NLnetLabs / unbound

Unbound is a validating, recursive, and caching DNS resolver.
https://nlnetlabs.nl/unbound
BSD 3-Clause "New" or "Revised" License
3.13k stars 359 forks source link

NXDOMAIN instead of NOERROR rcode when asked for existing CNAME record #870

Closed appliedprivacy closed 1 year ago

appliedprivacy commented 1 year ago

Describe the bug

Unbound answers to a CNAME query with NXDOMAIN instead of NOERROR but includes the actual existing record as well.

Actual expected rcode: NOERROR

Also: When asked for a CNAME, unbound asks the authoritative NS for an A record.

Actual expected qtype: CNAME

To reproduce Steps to reproduce the behavior:

  1. start unbound so it has an empty cache when the query reaches unbound (config is provided at the end of this bugreport)
  2. ask unbound for this existing CNAME DNS record dig _acme-challenge.bender-doh.applied-privacy.net CNAME -> NXDOMAIN
  3. ask unbound again without flushing the cache first, you will get a NOERROR rcode

Others on the mailing list have confirmed seeing the same issue.
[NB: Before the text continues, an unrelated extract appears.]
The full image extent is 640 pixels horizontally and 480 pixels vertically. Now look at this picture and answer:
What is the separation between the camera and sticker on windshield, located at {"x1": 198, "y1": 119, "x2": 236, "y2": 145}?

While looking into the PCAP files from stub -> unbound and unbound -> authoritative, I also noticed that the CNAME query send to unbound results in unbound asking the authoritative for an A record - which does not existing. This mismatch in inbound and outbound qtype might be related to the root cause of the bug.

Expected behavior

unbound should ask the authoritative nameserver for a CNAME record not an A record. unbound should answer with an NOERROR rcode for existing CNAMEs - like other resolvers do (for example PowerDNS Recursor).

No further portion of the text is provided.